--- Your instructions ---
Among the entries, how many lines hold the word "windows"? Respond with that number only.

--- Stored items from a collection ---
--
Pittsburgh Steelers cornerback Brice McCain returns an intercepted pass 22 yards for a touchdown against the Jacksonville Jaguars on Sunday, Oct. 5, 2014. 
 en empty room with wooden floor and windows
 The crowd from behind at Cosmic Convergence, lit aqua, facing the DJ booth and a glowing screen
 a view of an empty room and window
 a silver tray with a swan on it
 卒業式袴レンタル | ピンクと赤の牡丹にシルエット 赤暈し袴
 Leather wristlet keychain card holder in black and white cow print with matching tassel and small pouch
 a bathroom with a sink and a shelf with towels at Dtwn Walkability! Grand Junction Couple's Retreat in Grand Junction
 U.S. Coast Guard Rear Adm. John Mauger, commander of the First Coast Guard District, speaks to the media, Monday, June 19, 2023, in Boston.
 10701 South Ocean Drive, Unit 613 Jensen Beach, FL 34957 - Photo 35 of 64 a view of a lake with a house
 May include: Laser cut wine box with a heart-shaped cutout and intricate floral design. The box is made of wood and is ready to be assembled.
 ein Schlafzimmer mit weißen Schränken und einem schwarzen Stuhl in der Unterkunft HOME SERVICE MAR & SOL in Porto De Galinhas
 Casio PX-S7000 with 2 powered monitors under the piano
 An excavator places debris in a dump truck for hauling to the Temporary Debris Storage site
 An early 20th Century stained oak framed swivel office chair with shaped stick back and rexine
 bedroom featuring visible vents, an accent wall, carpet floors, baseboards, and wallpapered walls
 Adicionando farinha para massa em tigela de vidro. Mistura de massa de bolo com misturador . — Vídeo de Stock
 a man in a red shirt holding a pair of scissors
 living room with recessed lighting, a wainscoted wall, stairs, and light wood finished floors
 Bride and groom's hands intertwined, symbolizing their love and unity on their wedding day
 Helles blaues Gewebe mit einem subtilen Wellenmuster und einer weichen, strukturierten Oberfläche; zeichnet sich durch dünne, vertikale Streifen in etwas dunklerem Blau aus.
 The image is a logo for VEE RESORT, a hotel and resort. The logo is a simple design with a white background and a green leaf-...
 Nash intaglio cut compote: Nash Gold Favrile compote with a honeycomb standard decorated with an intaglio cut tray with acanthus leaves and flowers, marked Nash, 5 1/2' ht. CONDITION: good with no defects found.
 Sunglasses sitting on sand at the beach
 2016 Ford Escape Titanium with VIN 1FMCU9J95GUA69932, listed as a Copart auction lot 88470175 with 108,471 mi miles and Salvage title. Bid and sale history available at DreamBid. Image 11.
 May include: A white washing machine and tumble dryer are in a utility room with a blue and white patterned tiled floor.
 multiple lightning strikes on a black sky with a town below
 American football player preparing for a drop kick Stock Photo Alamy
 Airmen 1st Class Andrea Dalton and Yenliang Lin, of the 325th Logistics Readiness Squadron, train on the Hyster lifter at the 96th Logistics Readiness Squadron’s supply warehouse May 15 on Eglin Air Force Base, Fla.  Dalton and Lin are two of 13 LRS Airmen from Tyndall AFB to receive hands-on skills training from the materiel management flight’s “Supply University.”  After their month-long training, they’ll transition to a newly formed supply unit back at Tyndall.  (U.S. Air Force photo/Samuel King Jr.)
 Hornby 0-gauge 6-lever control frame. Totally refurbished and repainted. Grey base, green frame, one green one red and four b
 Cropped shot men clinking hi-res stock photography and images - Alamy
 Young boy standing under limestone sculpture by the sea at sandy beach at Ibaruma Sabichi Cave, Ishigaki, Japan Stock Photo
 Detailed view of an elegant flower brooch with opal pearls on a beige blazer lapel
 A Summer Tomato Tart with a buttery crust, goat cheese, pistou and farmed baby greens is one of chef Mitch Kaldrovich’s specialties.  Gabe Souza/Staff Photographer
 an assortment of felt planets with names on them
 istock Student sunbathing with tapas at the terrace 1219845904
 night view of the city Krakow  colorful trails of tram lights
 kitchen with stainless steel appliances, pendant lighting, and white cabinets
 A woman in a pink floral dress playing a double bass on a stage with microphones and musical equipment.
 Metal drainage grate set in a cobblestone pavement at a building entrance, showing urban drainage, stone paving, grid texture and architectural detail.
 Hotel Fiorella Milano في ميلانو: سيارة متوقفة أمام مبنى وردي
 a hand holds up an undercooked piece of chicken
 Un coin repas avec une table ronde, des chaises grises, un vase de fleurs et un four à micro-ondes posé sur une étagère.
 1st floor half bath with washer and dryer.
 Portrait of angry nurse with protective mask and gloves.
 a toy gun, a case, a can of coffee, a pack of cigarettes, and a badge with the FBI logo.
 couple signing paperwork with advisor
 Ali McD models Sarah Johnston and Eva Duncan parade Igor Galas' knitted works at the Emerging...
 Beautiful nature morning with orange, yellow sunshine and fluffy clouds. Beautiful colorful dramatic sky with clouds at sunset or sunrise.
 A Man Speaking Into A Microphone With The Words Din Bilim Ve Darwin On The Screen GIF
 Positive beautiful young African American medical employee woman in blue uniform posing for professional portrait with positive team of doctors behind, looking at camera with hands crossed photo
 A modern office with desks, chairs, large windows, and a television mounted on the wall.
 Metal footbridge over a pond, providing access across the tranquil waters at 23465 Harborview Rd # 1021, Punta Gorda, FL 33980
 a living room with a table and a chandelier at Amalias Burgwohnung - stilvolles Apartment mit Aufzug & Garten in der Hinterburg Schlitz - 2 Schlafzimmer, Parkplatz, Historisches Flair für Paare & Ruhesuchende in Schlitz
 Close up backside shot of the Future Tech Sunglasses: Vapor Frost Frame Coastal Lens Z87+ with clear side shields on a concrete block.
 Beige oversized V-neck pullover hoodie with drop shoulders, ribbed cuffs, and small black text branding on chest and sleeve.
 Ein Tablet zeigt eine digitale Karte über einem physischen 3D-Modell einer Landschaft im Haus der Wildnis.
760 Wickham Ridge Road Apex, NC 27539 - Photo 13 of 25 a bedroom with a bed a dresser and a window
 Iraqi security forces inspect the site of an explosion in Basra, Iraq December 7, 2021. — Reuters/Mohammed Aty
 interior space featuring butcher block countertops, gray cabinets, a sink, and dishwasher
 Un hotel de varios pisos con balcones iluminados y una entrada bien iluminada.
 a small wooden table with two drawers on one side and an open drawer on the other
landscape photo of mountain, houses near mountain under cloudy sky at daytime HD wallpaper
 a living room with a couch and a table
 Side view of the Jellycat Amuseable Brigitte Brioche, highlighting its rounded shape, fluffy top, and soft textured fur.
--
--- Written answer ---
2